What are the different sampling methods being used for Covid-19 monitoring in wastewater?
There are two types of sampling methods currently in use. A one-time grab sample and a composite sample collected over a set time.
Which testing model is better?
The one-time grab sample test will only provide a small sample at a fixed point in time. If technicians collect a sample n from a wastewater source (sewer), that sample most likely will only show results for one or a few individuals at that given time.
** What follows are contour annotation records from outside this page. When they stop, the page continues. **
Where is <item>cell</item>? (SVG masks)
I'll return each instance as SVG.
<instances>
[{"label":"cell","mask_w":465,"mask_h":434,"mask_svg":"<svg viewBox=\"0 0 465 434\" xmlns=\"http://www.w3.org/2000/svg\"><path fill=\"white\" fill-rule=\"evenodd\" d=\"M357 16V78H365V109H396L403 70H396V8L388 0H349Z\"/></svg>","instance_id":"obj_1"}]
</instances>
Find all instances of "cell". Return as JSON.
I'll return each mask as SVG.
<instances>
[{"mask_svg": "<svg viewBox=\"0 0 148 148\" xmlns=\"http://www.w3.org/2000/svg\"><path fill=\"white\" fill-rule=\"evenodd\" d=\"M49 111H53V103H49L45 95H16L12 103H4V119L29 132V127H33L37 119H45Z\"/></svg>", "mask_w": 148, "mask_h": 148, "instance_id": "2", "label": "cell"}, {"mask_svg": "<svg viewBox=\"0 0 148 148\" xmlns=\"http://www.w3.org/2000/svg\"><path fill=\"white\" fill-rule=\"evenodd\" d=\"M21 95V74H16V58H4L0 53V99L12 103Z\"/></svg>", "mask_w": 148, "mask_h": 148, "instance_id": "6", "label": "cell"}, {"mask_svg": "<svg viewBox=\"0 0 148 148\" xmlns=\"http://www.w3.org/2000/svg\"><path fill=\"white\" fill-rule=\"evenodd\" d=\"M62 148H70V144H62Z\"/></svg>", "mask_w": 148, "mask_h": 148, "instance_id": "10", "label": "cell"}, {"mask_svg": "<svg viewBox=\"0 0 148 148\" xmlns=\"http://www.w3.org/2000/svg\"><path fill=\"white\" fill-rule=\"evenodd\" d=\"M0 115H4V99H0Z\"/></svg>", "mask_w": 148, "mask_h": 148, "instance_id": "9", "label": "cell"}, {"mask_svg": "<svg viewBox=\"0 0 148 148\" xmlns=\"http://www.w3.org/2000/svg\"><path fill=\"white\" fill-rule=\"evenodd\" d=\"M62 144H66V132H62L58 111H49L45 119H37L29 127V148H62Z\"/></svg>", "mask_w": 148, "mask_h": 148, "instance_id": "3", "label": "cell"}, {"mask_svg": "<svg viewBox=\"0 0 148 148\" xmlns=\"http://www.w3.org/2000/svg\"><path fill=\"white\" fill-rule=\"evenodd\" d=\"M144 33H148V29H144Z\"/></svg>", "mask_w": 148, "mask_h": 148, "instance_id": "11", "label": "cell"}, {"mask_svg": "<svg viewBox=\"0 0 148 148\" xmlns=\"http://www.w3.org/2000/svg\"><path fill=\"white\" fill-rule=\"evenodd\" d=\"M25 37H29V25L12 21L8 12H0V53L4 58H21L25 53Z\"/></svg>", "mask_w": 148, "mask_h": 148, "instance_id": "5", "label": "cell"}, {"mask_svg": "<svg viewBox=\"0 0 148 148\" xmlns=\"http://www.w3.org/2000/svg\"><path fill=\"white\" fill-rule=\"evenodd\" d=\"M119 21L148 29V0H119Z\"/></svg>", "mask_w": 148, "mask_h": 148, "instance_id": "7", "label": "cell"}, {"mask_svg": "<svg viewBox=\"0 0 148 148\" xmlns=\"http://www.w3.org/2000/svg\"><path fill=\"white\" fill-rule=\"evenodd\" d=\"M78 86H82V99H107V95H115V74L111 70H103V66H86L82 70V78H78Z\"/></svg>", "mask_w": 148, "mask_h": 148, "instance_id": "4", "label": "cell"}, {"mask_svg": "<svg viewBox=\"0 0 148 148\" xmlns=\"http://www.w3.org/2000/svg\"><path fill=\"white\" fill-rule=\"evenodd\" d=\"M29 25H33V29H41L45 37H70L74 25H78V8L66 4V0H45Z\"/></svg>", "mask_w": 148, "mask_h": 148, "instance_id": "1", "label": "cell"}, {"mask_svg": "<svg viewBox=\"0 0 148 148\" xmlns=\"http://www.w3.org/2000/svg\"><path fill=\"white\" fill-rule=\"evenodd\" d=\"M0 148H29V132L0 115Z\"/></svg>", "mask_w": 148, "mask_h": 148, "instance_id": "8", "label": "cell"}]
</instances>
The composite sample represents a larger population based on the extended sampling period. Samples are collected automatically at selected time intervals over a selected amount of time (e.g., every 20 minutes for 24 hours), giving administrators and management better data to make decisions.
What is the bottom line?
Sampling wastewater gives various communities real-time data to evaluate current Covid-19 conditions to potentially mitigate further outbreaks without the cost and uncertainty of constant individual testing. Institutions, including private and public universities, prisons, manufacturing plants, even oil rigs, and mining operations, should consider implementing wastewater testing. Early detection will help prevent widespread infection, thus reducing operational interruptions and help mitigate potential outbreaks for a healthier community.